Robust Reasoning Benchmark
Pavel Golikov, Evgenii Opryshko, Gennady Pekhimenko, Mark C. Jeffrey

TL;DR
The paper introduces the Robust Reasoning Benchmark (RRB) to evaluate LLMs' resilience to textual perturbations, revealing significant failure modes and proposing the need for explicit contextual resets for reliable reasoning.
Contribution
It presents a new benchmark with perturbations to test LLM robustness and uncovers failure modes like attention dilution affecting reasoning accuracy.
Findings
Frontier models are largely resilient to perturbations.
Claude model refuses many transformed prompts.

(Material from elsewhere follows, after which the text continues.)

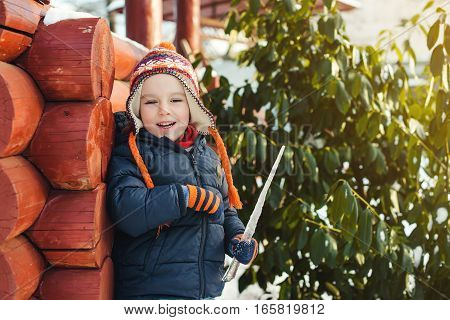 Little boy walking outdoor in the winter time and playing with icicle.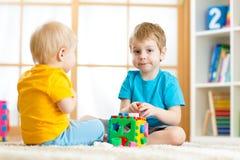 Barn som spelar med logiska bildande leksaker, ordnar och sorterar former eller format Arkivbilder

Up to 54% accuracy drops under structural noise.
Abstract
While Large Language Models (LLMs) achieve high performance on standard mathematical benchmarks, their problem-solving abilities depend on the context and textual formatting. We introduce the Robust Reasoning Benchmark (RRB), a pipeline of 13 deterministic textual perturbations applied to AIME 2024 and AIME 2025. Evaluating 8 state-of-the-art models, we find that frontier models are largely resilient, with the notable exception of Claude, which categorically refuses many transformed prompts. Open-weights reasoning models exhibit a range of failure modes under structural noise (cognitive thrashing, tokenization breakdown, and reasoning collapse), with up to 54% average accuracy drops across perturbations and up to 100% on some. We further study one of these failure modes in isolation: attention dilution caused by the model's own chain-of-thought. By tasking models with solving multiple…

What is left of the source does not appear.